TASK GOAL → Return the material as a JSON list of strings, one string per line, with blank lines omitted.

MATERIAL →
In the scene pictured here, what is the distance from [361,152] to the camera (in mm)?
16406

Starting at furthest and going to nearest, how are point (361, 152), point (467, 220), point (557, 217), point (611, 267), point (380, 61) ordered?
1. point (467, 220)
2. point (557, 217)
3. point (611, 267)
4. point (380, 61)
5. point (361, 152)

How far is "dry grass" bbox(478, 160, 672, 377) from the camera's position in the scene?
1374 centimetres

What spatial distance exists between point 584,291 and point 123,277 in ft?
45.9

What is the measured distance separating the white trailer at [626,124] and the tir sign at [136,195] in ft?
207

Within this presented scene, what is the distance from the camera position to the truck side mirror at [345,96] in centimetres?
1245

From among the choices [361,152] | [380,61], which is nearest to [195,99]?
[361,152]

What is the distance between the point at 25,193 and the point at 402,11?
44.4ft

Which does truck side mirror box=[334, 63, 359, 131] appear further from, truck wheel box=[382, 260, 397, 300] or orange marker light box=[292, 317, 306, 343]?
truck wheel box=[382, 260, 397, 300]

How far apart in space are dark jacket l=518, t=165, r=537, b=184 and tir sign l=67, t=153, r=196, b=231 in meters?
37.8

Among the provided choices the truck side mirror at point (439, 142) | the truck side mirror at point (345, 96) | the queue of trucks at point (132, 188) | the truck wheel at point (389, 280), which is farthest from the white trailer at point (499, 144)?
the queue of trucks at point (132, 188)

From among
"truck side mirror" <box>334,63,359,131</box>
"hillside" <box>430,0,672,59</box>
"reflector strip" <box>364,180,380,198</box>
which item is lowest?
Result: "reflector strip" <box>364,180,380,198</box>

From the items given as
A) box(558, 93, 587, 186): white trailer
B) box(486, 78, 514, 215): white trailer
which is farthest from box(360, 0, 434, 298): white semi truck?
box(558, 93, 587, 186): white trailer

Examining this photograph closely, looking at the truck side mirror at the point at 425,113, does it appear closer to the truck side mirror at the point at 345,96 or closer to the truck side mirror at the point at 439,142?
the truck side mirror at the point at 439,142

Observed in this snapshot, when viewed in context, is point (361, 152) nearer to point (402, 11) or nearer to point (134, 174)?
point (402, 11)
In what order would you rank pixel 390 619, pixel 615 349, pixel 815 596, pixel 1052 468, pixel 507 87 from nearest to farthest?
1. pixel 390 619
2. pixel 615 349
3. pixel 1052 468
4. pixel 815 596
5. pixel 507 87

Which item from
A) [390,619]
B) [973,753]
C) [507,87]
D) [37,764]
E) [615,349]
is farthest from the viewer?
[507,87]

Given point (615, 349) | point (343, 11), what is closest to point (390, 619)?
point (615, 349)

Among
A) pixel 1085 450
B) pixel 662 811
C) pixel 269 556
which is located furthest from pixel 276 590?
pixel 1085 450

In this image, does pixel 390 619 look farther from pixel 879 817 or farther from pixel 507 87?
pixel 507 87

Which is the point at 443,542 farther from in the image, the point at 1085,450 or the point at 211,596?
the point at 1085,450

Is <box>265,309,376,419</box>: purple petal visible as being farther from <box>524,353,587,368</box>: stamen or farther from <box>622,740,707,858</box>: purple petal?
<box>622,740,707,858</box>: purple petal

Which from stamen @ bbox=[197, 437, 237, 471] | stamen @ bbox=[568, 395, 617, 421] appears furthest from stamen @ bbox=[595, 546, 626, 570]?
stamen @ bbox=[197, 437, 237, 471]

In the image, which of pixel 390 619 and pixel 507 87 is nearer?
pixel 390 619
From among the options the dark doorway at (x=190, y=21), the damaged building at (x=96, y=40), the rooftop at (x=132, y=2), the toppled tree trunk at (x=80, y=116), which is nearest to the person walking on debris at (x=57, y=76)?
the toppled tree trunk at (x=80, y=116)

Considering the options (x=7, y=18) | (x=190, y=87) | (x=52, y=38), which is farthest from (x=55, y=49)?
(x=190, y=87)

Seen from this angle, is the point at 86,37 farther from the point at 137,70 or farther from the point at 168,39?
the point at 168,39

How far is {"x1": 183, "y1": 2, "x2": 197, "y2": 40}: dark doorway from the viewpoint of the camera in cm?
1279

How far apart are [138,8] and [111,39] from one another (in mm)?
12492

RESULT OF THIS EXERCISE →
[
  "In the scene pictured here, what is the distance from [361,152] to the camera (in mm)?",
  "16406",
  "Starting at furthest and going to nearest, how are point (361, 152), point (467, 220), point (557, 217), point (611, 267), point (380, 61) ordered?",
  "1. point (467, 220)",
  "2. point (557, 217)",
  "3. point (611, 267)",
  "4. point (380, 61)",
  "5. point (361, 152)",
  "How far is \"dry grass\" bbox(478, 160, 672, 377) from the camera's position in the scene?",
  "1374 centimetres",
  "What spatial distance exists between point 584,291 and point 123,277 in ft?",
  "45.9",
  "What is the measured distance separating the white trailer at [626,124] and the tir sign at [136,195] in ft?",
  "207",
  "Within this presented scene, what is the distance from the camera position to the truck side mirror at [345,96] in centimetres?",
  "1245",
  "From among the choices [361,152] | [380,61], which is nearest to [195,99]?",
  "[361,152]",
  "What is the distance between the point at 25,193 and the point at 402,11?",
  "44.4ft",
  "Which does truck side mirror box=[334, 63, 359, 131] appear further from, truck wheel box=[382, 260, 397, 300] or orange marker light box=[292, 317, 306, 343]?",
  "truck wheel box=[382, 260, 397, 300]",
  "How far apart in space are dark jacket l=518, t=165, r=537, b=184 and tir sign l=67, t=153, r=196, b=231 in meters?",
  "37.8",
  "Among the provided choices the truck side mirror at point (439, 142) | the truck side mirror at point (345, 96) | the queue of trucks at point (132, 188) | the truck wheel at point (389, 280), which is farthest from the white trailer at point (499, 144)?",
  "the queue of trucks at point (132, 188)",
  "From among",
  "\"truck side mirror\" <box>334,63,359,131</box>",
  "\"hillside\" <box>430,0,672,59</box>",
  "\"reflector strip\" <box>364,180,380,198</box>",
  "which item is lowest?",
  "Result: \"reflector strip\" <box>364,180,380,198</box>",
  "From the items given as",
  "A) box(558, 93, 587, 186): white trailer",
  "B) box(486, 78, 514, 215): white trailer",
  "which is farthest from box(360, 0, 434, 298): white semi truck?",
  "box(558, 93, 587, 186): white trailer",
  "Examining this photograph closely, looking at the truck side mirror at the point at 425,113, does it appear closer to the truck side mirror at the point at 345,96 or closer to the truck side mirror at the point at 439,142?",
  "the truck side mirror at the point at 439,142",
  "Observed in this snapshot, when viewed in context, is point (361, 152) nearer to point (402, 11) or nearer to point (134, 174)?",
  "point (402, 11)",
  "In what order would you rank pixel 390 619, pixel 615 349, pixel 815 596, pixel 1052 468, pixel 507 87 from nearest to farthest?",
  "1. pixel 390 619",
  "2. pixel 615 349",
  "3. pixel 1052 468",
  "4. pixel 815 596",
  "5. pixel 507 87",
  "Which item from",
  "A) [390,619]",
  "B) [973,753]",
  "C) [507,87]",
  "D) [37,764]",
  "E) [615,349]",
  "is farthest from the viewer?",
  "[507,87]",
  "Given point (615, 349) | point (343, 11), what is closest to point (390, 619)?",
  "point (615, 349)",
  "Among",
  "A) pixel 1085 450",
  "B) pixel 662 811",
  "C) pixel 269 556",
  "which is located furthest from pixel 276 590?",
  "pixel 1085 450",
  "In this image, does pixel 390 619 look farther from pixel 879 817 or farther from pixel 507 87?",
  "pixel 507 87",
  "Which is the point at 443,542 farther from in the image, the point at 1085,450 or the point at 211,596?",
  "the point at 1085,450",
  "Is <box>265,309,376,419</box>: purple petal visible as being farther from <box>524,353,587,368</box>: stamen or farther from <box>622,740,707,858</box>: purple petal?",
  "<box>622,740,707,858</box>: purple petal",
  "Which from stamen @ bbox=[197, 437, 237, 471] | stamen @ bbox=[568, 395, 617, 421] appears furthest from stamen @ bbox=[595, 546, 626, 570]?",
  "stamen @ bbox=[197, 437, 237, 471]",
  "In the image, which of pixel 390 619 and pixel 507 87 is nearer?",
  "pixel 390 619",
  "From among the options the dark doorway at (x=190, y=21), the damaged building at (x=96, y=40), the rooftop at (x=132, y=2), the toppled tree trunk at (x=80, y=116), which is nearest to the person walking on debris at (x=57, y=76)?",
  "the toppled tree trunk at (x=80, y=116)",
  "Considering the options (x=7, y=18) | (x=190, y=87) | (x=52, y=38), which is farthest from (x=55, y=49)?",
  "(x=190, y=87)",
  "Seen from this angle, is the point at 86,37 farther from the point at 137,70 or farther from the point at 168,39?",
  "the point at 168,39",
  "How far is {\"x1\": 183, \"y1\": 2, \"x2\": 197, \"y2\": 40}: dark doorway from the viewpoint of the camera in cm?",
  "1279",
  "How far apart are [138,8] and [111,39] from one another (in mm)?",
  "12492"
]